By transcribing accounting standards into national law, governments guaranteed – at least most of the time – that investors could depend on regular and reliable statements of revenue and expenditure. The globalisation of these rules, with all publicly listed companies in the European Union now following the IFRS, also ensures that investors can compare results across borders: earnings for FTSE 100 companies can be weighed up against those for constituents of the German Dax index, for instance.

 

“Chaos phase”

If scientists’ gloomy predictions about an impending climate crisis are to be believed, the new accounting standards setters will need to move considerably faster than five millennia to establish a universal framework for measuring how businesses impact the planet. A century of legislation and international consensus-building must be condensed into a matter of years.

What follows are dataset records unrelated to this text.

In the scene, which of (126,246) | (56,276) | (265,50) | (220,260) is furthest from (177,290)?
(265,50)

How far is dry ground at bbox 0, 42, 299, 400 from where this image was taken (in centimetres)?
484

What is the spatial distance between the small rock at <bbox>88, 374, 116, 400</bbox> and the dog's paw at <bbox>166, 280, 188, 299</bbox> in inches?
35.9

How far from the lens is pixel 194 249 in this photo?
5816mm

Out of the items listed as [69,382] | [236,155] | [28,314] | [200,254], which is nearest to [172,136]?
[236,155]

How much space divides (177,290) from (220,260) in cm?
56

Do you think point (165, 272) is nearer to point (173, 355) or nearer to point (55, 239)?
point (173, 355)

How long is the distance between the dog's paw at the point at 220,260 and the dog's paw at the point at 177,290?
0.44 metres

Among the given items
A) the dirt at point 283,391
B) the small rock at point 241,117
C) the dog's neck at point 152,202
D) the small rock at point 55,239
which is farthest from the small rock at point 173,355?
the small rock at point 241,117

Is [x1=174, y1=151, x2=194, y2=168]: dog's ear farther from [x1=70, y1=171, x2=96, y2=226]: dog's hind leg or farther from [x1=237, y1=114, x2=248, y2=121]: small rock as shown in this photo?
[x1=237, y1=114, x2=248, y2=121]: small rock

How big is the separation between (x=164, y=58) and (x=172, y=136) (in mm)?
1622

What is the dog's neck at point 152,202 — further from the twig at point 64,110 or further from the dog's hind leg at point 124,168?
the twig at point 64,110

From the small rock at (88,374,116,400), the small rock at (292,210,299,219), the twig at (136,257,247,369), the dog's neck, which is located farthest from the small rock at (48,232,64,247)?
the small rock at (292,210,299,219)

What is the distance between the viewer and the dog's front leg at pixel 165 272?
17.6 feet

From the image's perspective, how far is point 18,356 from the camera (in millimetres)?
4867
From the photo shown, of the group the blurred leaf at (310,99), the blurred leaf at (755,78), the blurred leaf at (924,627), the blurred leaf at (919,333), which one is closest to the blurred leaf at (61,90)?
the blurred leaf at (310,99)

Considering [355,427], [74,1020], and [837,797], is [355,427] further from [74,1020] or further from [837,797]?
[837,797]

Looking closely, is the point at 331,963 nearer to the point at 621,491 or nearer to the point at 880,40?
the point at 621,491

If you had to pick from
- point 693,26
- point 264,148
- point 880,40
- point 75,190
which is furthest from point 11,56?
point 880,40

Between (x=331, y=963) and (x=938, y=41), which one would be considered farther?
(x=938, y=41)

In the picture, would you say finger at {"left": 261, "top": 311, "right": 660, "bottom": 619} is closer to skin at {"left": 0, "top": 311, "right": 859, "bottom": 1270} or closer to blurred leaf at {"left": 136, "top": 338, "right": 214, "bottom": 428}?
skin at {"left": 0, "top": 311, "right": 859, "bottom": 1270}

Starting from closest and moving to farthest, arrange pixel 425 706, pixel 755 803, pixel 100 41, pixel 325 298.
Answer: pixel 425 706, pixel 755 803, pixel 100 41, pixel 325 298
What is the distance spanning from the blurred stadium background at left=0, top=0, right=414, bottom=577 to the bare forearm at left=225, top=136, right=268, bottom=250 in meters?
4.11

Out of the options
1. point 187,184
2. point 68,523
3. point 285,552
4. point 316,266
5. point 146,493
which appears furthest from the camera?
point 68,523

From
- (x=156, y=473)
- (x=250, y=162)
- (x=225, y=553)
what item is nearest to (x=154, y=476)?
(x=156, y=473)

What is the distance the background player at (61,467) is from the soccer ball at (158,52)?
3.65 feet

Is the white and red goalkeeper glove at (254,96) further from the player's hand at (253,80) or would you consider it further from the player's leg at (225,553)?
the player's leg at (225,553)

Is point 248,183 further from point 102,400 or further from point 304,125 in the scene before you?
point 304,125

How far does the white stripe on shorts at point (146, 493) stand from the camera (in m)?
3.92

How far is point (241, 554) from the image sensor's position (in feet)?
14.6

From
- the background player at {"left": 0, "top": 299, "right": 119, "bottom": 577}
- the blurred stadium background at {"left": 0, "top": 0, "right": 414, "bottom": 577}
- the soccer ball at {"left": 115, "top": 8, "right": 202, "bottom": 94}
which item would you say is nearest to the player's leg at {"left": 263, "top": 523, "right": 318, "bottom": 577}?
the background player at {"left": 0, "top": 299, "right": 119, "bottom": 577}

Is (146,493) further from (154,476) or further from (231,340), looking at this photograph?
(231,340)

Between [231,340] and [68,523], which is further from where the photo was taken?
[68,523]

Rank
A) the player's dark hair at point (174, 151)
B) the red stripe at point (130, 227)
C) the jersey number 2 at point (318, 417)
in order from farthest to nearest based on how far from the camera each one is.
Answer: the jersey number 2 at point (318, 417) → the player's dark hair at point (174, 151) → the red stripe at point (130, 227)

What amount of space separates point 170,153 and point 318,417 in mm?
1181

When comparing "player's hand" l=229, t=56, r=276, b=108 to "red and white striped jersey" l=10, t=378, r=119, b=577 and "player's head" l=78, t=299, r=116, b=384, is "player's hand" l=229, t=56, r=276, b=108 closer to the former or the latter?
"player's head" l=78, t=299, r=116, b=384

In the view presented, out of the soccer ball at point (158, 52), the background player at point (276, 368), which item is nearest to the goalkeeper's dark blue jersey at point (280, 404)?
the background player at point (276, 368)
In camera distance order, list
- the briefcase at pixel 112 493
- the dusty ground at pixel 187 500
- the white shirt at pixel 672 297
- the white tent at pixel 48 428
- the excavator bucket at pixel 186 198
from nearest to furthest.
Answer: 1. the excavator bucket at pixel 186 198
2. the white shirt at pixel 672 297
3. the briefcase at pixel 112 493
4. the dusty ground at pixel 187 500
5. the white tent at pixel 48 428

This will be far from simple. When companies decide to disclose their environmental, social and governance data today – it is still mostly voluntary for them to do so – they face an overwhelming choice of accounting guidelines. Online platform The Reporting Exchange has identified 369 accounting standards and more than 60 different standards-setters worldwide. Another set of guidelines landed last month after the 'Big Four' accounting firms declared their support for a new framework developed by the World Economic Forum (WEF).

Janine Guillot, chief executive of the Sustainability Accounting Standards Board (SASB), one of the more popular standards-setters, says the evolution is still in its “chaos phase”. But she also acknowledges the need for consolidation. A joint statement this year from SASB and four of its peers outlined how they planned to “come together” to form “a more coherent, comprehensive corporate reporting system”.

In the meantime, the EU is seeking to tighten its regulations, requiring companies to report non-financial information, although it is not clear how much this will draw from the work of organisations such as SASB and the WEF. Ultimately, if we have learnt one lesson from the development of financial accounting standards, it is that there will be little progression without top-down enforcement from an international legislator such as the EU.

 

The value of everything

Investors should hope this comes soon. Accounting standards are not infallible, even when enforced by law, but comprehensive and comparable ESG data could be an invaluable addition to the stockpicker’s toolbox. High-profile financial accounting frauds like those uncovered this year at Wirecard, whose board had no audit committee when the payments company entered the Dax, may be less likely to pass under investors’ noses if all publicly traded companies were also forced to submit transparent data on governance and other environmental, social and governance (ESG) matters.

It is often said, by those paraphrasing Oscar Wilde, that accountants know the price of everything and the value of nothing. Establishing a universal standard for reporting ESG issues, however, would ensure the number-crunchers are required to measure much more than the price of everything. It might help investors understand the value of a few more things too.